─── Quoted passage

- Motto: Eleftheria i Thanatos Ελευθερία ή θάνατος "Freedom or Death"
- Anthem: Ýmnos is tin Eleftherían Ὕμνος εἰς τὴν Ἐλευθερίαν "Hymn to Freedom"
- Unofficial emblem
- Location of 4th of August Regime
- Capital and largest city: Athens
- Common languages: Greek language
- Religion: Greek Orthodox
- Demonyms: Greek, Hellene
- Government: Military dictatorship
- • 1936–1941: George II
- • 1936–1941: Ioannis Metaxas
- • 1941: Alexandros Koryzis
- • 1941: George II
- • 1941: Emmanouil Tsouderos
- • Established: 4 August 1936
- • Italian invasion: 28 October 1940
- • Death of Metaxas: 29 January 1941
- • German invasion: 6 April 1941
- • Death of Koryzis: 18 April 1941
- • Greek surrender: 23 April 1941
- Currency: Greek drachma
| Preceded by | Succeeded by |
| / Kingdom of Greece | Greek government-in-exile / ; Hellenic State / |
- Today part of: Greece

= 4th of August Regime =

Greek military dictatorship (1936 to 1941)

The 4th of August Regime (Καθεστώς της 4ης Αυγούστου), commonly also known as the Metaxas regime (Καθεστώς Μεταξά, Kathestós Metaxá), was a dictatorial regime under the leadership of General Ioannis Metaxas that ruled the Kingdom of Greece from 1936 to 1941.

──────

=== Brief 1 ===
For the passage on the 4th of August Regime, decide whether each statement agrees with it: (a) The regime's capital was Athens. (b) The regime was established in 1941. (c) The regime was led by General Ioannis Metaxas. Answer yes or no for each, and quote the words from the passage that settle it.
=== Brief 2 ===
Reproduce word for word the part of the passage on the 4th of August Regime starting with "Greek military dictatorship" and going on through "1936 to 1941.".
=== Brief 3 ===
Write the next part of the passage on the 4th of August Regime, picking up after its final sentence.
These rows come from a different source than the passage on the 4th of August Regime.

─── Source material

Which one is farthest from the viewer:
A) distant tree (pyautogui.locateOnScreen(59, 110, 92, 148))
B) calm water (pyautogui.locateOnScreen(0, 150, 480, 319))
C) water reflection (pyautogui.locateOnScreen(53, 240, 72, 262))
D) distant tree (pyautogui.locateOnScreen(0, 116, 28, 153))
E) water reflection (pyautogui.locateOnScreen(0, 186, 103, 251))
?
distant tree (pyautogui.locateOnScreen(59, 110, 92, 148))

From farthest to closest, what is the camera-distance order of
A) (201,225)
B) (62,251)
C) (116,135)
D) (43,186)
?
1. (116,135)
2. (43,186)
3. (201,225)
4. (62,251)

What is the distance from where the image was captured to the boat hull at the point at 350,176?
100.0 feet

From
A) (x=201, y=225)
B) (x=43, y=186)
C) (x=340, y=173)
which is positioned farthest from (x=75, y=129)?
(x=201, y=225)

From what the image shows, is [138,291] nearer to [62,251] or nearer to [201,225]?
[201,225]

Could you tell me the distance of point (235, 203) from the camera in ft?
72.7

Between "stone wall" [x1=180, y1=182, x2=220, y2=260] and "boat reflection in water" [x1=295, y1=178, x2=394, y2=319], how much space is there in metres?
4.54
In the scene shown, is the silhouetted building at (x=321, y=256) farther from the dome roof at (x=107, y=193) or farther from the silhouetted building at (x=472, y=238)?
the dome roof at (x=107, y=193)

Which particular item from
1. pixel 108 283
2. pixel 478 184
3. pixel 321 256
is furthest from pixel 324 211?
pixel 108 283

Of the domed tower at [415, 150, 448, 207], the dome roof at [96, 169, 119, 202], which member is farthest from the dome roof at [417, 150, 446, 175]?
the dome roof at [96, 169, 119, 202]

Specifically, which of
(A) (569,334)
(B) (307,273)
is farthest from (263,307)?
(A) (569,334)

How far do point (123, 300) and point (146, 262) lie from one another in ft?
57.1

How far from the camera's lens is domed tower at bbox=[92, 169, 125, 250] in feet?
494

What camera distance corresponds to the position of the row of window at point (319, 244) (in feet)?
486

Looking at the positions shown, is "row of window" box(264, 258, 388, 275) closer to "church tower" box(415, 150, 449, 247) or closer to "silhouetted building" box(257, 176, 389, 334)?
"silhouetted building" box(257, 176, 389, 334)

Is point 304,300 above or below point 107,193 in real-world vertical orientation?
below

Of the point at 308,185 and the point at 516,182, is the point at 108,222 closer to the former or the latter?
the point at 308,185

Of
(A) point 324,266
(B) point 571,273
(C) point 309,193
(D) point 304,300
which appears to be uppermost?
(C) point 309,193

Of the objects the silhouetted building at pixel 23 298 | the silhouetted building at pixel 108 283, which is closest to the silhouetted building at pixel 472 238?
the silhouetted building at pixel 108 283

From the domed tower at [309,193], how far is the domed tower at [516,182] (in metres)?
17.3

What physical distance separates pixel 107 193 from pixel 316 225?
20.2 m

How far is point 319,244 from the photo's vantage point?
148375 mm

──────
─── Source material

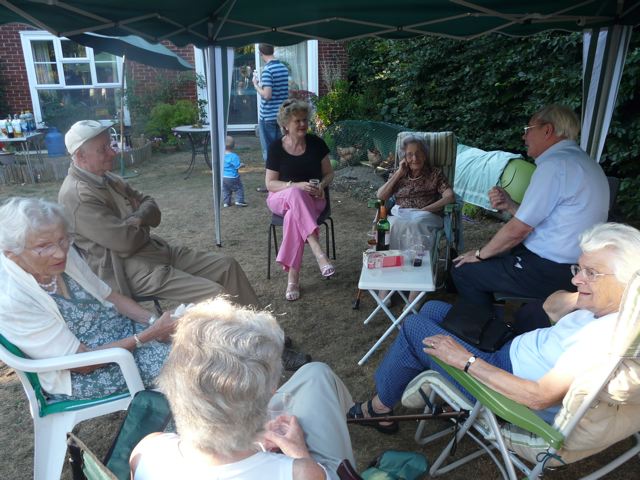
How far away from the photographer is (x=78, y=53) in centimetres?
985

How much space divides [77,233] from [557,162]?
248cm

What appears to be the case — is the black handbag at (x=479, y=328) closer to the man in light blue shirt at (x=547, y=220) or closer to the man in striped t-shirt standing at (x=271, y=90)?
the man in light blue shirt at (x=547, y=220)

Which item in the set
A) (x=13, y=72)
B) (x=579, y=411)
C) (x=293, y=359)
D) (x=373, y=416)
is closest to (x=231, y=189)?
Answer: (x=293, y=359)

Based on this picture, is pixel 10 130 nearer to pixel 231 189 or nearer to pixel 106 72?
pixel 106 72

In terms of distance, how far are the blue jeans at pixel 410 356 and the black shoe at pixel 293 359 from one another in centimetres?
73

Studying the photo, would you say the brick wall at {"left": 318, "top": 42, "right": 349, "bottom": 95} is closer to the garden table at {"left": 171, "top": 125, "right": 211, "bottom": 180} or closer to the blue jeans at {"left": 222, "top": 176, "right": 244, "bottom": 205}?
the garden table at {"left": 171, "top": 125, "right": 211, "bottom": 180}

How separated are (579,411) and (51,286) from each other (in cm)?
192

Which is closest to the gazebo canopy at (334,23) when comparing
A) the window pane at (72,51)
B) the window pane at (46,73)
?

──────
─── Source material

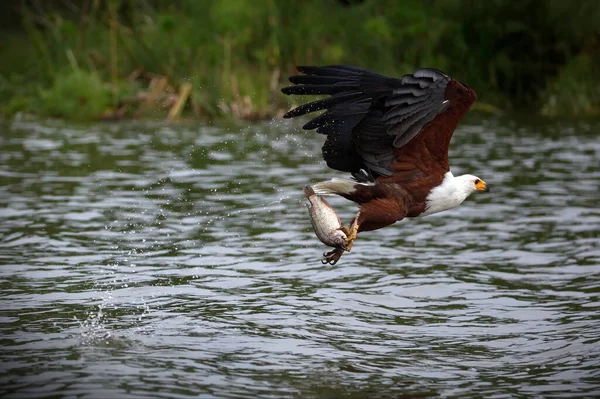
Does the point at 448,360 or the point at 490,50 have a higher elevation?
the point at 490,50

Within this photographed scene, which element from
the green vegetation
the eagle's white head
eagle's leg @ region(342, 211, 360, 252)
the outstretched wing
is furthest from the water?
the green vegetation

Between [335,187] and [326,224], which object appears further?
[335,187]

──────

=== Written response 1 ===
(a) Yes: "Capital and largest city: Athens"
(b) No: "Established: 4 August 1936"
(c) Yes: "under the leadership of General Ioannis Metaxas"

=== Written response 2 ===
Greek military dictatorship (1936 to 1941)

The 4th of August Regime (Καθεστώς της 4ης Αυγούστου), commonly also known as the Metaxas regime (Καθεστώς Μεταξά, Kathestós Metaxá), was a dictatorial regime under the leadership of General Ioannis Metaxas that ruled the Kingdom of Greece from 1936 to 1941.

=== Written response 3 ===
On 4 August 1936, Metaxas, with the support of King George II, suspended the Greek parliament and went on to preside over a conservative, staunchly anti-communist and ultranationalist government under the ideology of Metaxism, which has been described either as an authoritarian conservative non-fascist system or, in more recent studies, as a Greek variation of Fascism; (Note: The 4th of August Regime synthesized elements of authoritarian conservatism—such as its reverence for the Orthodox Church—with fascist aesthetics, organizational methods, and ideological influences. Metaxas’s promotion of a "Third Hellenic Civilization" echoes similar narratives of national rebirth seen in the "Third Rome" (Fascist Italy) and the "Third Reich" (Nazi Germany), aligning with the fascist concept of national palingenesis. Thus, while Metaxas himself may not have been a fascist, there is a strong argument that the regime he led bore the hallmarks of fascism.) a middle position is that it was a regime with a strong Fascist component or a para-fascist regime. Metaxas himself and some contemporary historians have described the government as totalitarian. In its symbolism and rhetoric, the regime took inspiration from Fascist Italy, but it retained close links to Britain and the French Third Republic, rather than the Axis powers.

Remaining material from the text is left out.